What you are asked to do
Can you give all the records again without altering a single character?

Exercise inputs
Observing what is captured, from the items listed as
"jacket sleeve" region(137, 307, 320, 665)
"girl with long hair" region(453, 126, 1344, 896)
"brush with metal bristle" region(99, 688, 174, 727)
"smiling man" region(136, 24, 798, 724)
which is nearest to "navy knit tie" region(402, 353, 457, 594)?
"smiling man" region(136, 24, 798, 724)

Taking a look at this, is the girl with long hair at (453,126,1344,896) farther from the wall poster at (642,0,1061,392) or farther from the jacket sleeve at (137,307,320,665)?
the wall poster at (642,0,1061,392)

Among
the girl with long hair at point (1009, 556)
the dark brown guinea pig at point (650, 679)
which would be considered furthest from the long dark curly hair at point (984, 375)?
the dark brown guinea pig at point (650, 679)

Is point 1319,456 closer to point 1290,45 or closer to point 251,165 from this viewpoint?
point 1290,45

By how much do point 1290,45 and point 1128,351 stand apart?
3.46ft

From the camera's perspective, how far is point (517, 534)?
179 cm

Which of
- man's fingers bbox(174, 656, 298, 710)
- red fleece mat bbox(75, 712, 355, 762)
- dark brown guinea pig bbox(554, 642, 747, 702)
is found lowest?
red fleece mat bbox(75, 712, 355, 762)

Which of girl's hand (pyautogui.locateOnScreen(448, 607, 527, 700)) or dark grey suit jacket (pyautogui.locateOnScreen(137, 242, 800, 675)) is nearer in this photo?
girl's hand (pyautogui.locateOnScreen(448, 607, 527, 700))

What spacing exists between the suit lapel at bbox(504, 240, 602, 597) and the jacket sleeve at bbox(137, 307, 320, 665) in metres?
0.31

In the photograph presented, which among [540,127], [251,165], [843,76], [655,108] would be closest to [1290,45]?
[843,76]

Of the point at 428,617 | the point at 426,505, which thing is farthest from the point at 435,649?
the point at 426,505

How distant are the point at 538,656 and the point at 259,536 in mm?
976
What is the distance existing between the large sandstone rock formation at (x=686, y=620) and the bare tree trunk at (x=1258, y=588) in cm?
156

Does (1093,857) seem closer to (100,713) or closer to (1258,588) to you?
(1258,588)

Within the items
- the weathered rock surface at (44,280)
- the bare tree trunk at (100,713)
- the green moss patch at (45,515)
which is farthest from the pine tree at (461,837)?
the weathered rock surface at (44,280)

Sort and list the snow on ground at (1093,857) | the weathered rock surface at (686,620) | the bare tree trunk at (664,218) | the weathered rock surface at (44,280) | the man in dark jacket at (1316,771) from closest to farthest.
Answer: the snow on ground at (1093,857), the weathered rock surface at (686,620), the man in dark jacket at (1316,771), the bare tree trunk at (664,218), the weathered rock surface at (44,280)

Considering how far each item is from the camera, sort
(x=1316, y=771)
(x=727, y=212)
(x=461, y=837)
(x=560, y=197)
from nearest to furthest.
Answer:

The reply
Observing what is captured, from the items listed as
"jacket sleeve" region(137, 307, 320, 665)
"girl with long hair" region(453, 126, 1344, 896)
"brush with metal bristle" region(99, 688, 174, 727)
"smiling man" region(136, 24, 798, 724)
which is nearest to "navy knit tie" region(402, 353, 457, 594)?
"smiling man" region(136, 24, 798, 724)

Taking a look at this, is the girl with long hair at (453,126,1344,896) farther from the wall poster at (642,0,1061,392) or farther from the jacket sleeve at (137,307,320,665)?
the wall poster at (642,0,1061,392)

Among
the girl with long hair at point (1009, 556)
the dark brown guinea pig at point (650, 679)
which would be considered furthest from the long dark curly hair at point (984, 375)?
the dark brown guinea pig at point (650, 679)

Is point 1319,456 closer to point 1290,45 or closer to point 251,165 from this viewpoint?
point 1290,45

By how much do point 1290,45 and point 1128,351 stand apart?
3.46ft

From the camera's perspective, how far is point (517, 534)?
179 cm

Which of
- man's fingers bbox(174, 656, 298, 710)
- red fleece mat bbox(75, 712, 355, 762)
- dark brown guinea pig bbox(554, 642, 747, 702)
is found lowest?
red fleece mat bbox(75, 712, 355, 762)

Which of girl's hand (pyautogui.locateOnScreen(448, 607, 527, 700)) or dark grey suit jacket (pyautogui.locateOnScreen(137, 242, 800, 675)) is nearer in this photo?
girl's hand (pyautogui.locateOnScreen(448, 607, 527, 700))

What spacing exists between the suit lapel at bbox(504, 240, 602, 597) and the jacket sleeve at bbox(137, 307, 320, 665) in metres?
0.31

In the photograph presented, which among [540,127], [251,165], [843,76], [655,108] would be closest to [1290,45]?
[843,76]

Of the point at 428,617 | the point at 426,505, which thing is farthest from the point at 435,649?
the point at 426,505

How distant are the point at 538,656 and the point at 259,536 in mm?
976
What is the distance existing between the large sandstone rock formation at (x=686, y=620) and the bare tree trunk at (x=1258, y=588) in cm?
156

Does (1093,857) seem closer to (100,713) or closer to (1258,588) to you?
(1258,588)

Within the items
- the weathered rock surface at (44,280)
- the bare tree trunk at (100,713)
- the green moss patch at (45,515)
which is farthest from the pine tree at (461,837)?
the weathered rock surface at (44,280)

Sort and list the snow on ground at (1093,857) | the weathered rock surface at (686,620) | the bare tree trunk at (664,218) | the weathered rock surface at (44,280) | the man in dark jacket at (1316,771) from closest to farthest.
Answer: the snow on ground at (1093,857), the weathered rock surface at (686,620), the man in dark jacket at (1316,771), the bare tree trunk at (664,218), the weathered rock surface at (44,280)

Considering how far each item is from the camera, sort
(x=1316, y=771)
(x=727, y=212)
(x=461, y=837)
(x=560, y=197)
from nearest to furthest.
Answer:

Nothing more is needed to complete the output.